By Daniel Kelley
(Reuters) - Lights spelling out the Trump name are due to be removed from the shuttered Trump Plaza casino in Atlantic City after real-estate mogul Donald Trump sued to end a licensing deal with the casino owners to use his name, his family said on Monday.
Trump, who has emblazoned his name across properties in various U.S. cities, sued in August to have his name taken off the Trump Plaza, which closed last month, and the nearby Trump Taj Mahal, which is on the verge of closing.
An auditor found both casinos in disrepair, and Trump argued that both had become insufficiently luxurious to bear his name under the terms of a licensing agreement.
Trump's daughter Ivanka said the company had agreed to let workers remove the large "Trump" signage from the Plaza, which closed on Sept. 16, and that the work would begin later on Monday.
"This represents a great victory for us," Ivanka Trump said. "This has been an ongoing struggle and we've been litigating it for some months."
There was no sign of cranes or workers at the casino on Monday afternoon.

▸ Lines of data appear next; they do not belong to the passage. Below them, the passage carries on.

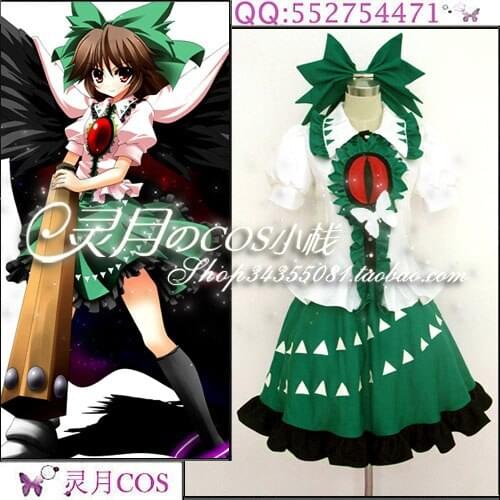 Touhou Project Reiuji Utsuho anime Cosplay Costume Custom Any Size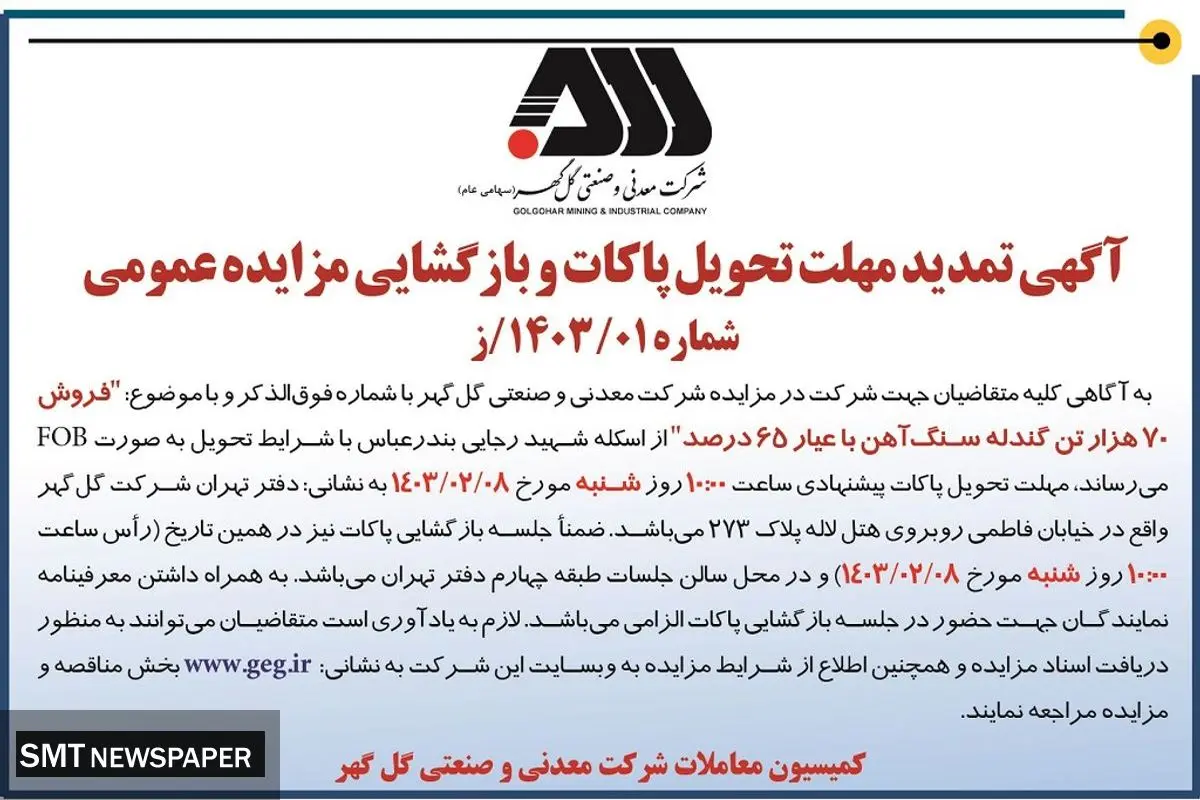 تمدید مهلت تحویل پاکات و بازگشایی مزایده عمومی فروش 70 هزار تن گندله سنگ آهن شرکت گل گهر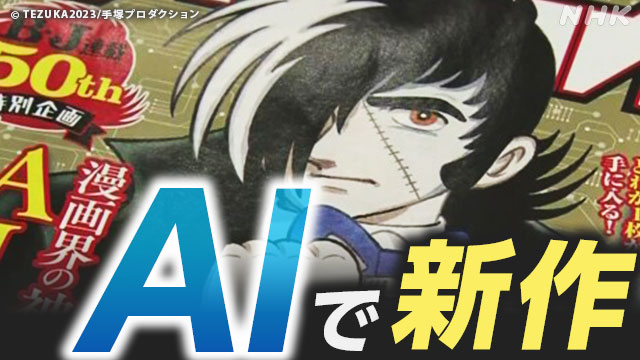 怪醫黑傑克 50 周年使用 AI 創作新篇章 - 電腦王阿達 怪醫黑傑克 50 周年使用 AI 創作新篇章 - 電腦王阿達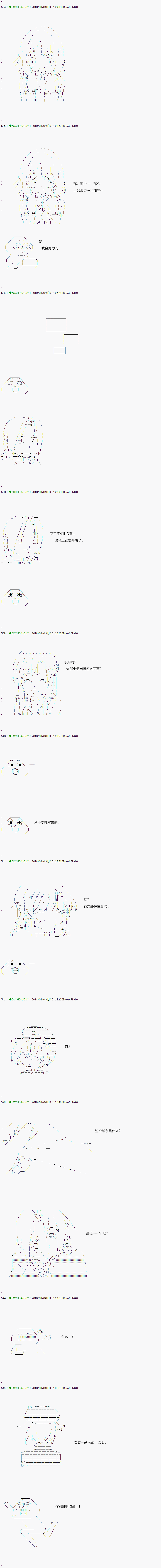 不死的灰姑娘魔女韩漫全集-第88.2话无删减无遮挡章节图片 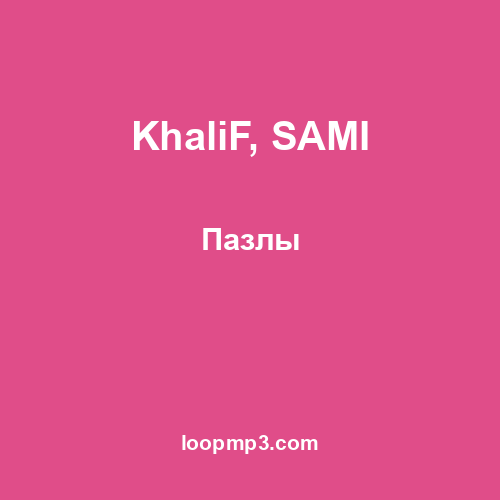 KhaliF, SAMI - Пазлы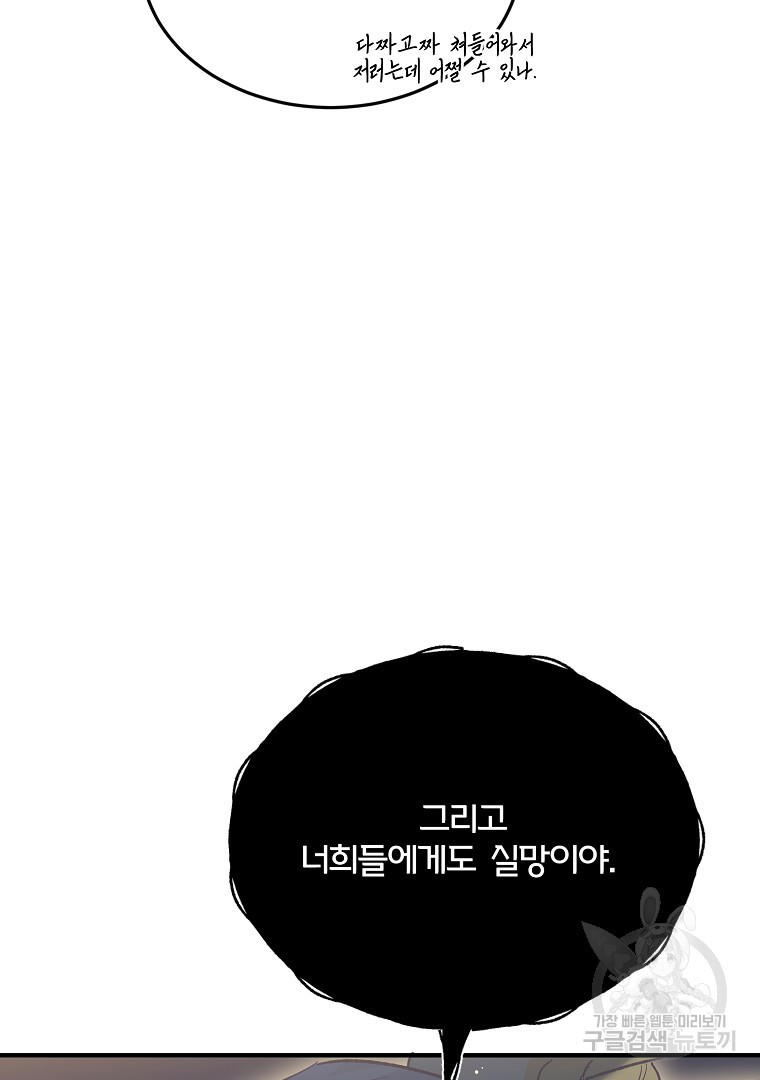 사방팔방 로맨스 25화 - 웹툰 이미지 79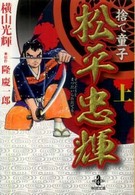 捨て童子松平忠輝 〈上〉 秋田文庫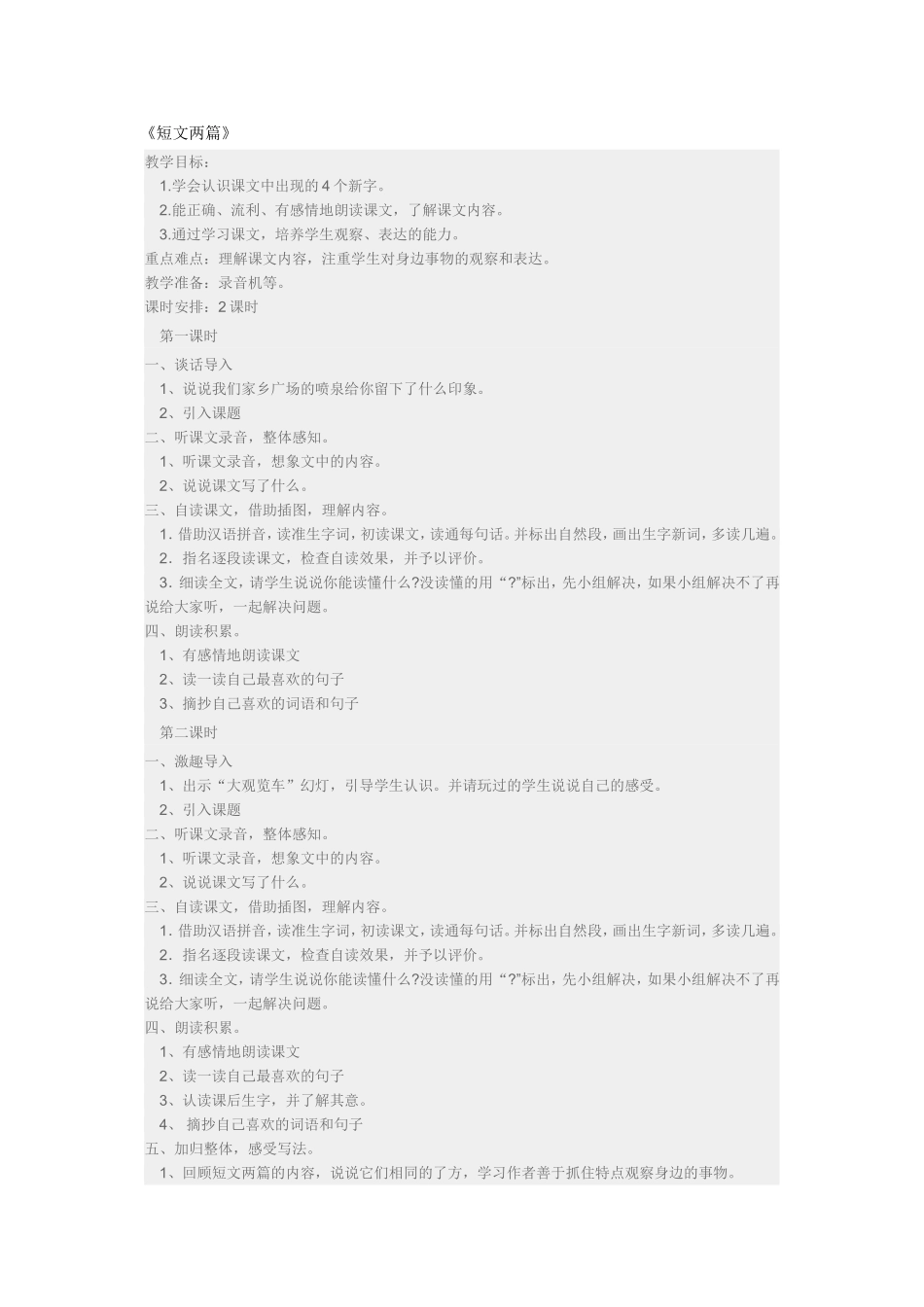 《短文两篇》_第1页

The Atlantic City mayor's office said the necessary work permits had not been issued.
The Trumps have also sought to have their name removed from Trump Entertainment Resorts, the holding company that operates the casinos and which declared bankruptcy last month. The company did not respond to requests for comment.
Trump founded the Plaza in 1984 and helped usher in a new era of entertainment in Atlantic City on New Jersey's southern shore. More recently, the casinos there have declined in the face of competition from gambling in neighboring states.
Trump's stake in Trump Entertainment Properties was wiped out when the firm filed for bankruptcy in 2009. He emerged from the reorganization with a 10 percent stake and a licensing agreement that allowed the properties to continue to use his name.
If the Taj Mahal closes in November, as looks likely, it will become the fifth Atlantic City casino to close this year. The city started the year with 12 casinos.
Donald Trump said in a statement that the casino's owners "were unable to operate these properties to the highest standards of luxury and success as required under the license agreement and consistent with my name and reputation."